O HIV/aids também afeta de modo desproporcional as mulheres transgênero. Segundo o Grupo Internacional de Referência sobre Mulheres Transgênero e HIV/aids (IRGT), 19% delas são portadoras do vírus e têm 49 vezes mais probabilidades de se contagiarem do que outros adultos não transgêneros. Além disso, as pessoas LGBT também sofrem “discriminação, estigma violento e exclusão social, o que limita seu acesso aos serviços essenciais contra o HIV”, destacou à IPS a diretora de políticas da Coalizão para a Saúde das Mulheres (IWHC), Shannon Kowalski.

A permanente exclusão das comunidades LGBT das respostas contra a doença no mundo concentrou a atenção da ONU. A Rússia, junto com a Organização para a Cooperação Islâmica (OCI), que reúne 57 países, incluindo Arábia Saudita e Egito, proibiram 11 instituições LGBT de participarem da reunião de alto nível, que acontecerá entre os dias 8 e 10 deste mês, em Nova York.

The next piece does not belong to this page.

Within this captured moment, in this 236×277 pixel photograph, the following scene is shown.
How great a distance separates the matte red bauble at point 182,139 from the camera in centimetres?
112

“Nos deixa indignados a exclusão de organizações LGBT e, em particular a de organizações trans e nossas aliadas”, declarou à IPS um dos diretores da Ação Global pela Igualdade Trans (Gate) e do IRGT, Mauro Cabral. A exclusão de participantes transgêneros nos “condena, nos deixa em silêncio”, acrescentou. O Gate foi uma das organizações que ficaram fora do encontro. Por sua vez, Kowalski pontuou que a medida foi “extremamente frustrante. Realmente, parece uma tentativa descarada de negar a realidade”.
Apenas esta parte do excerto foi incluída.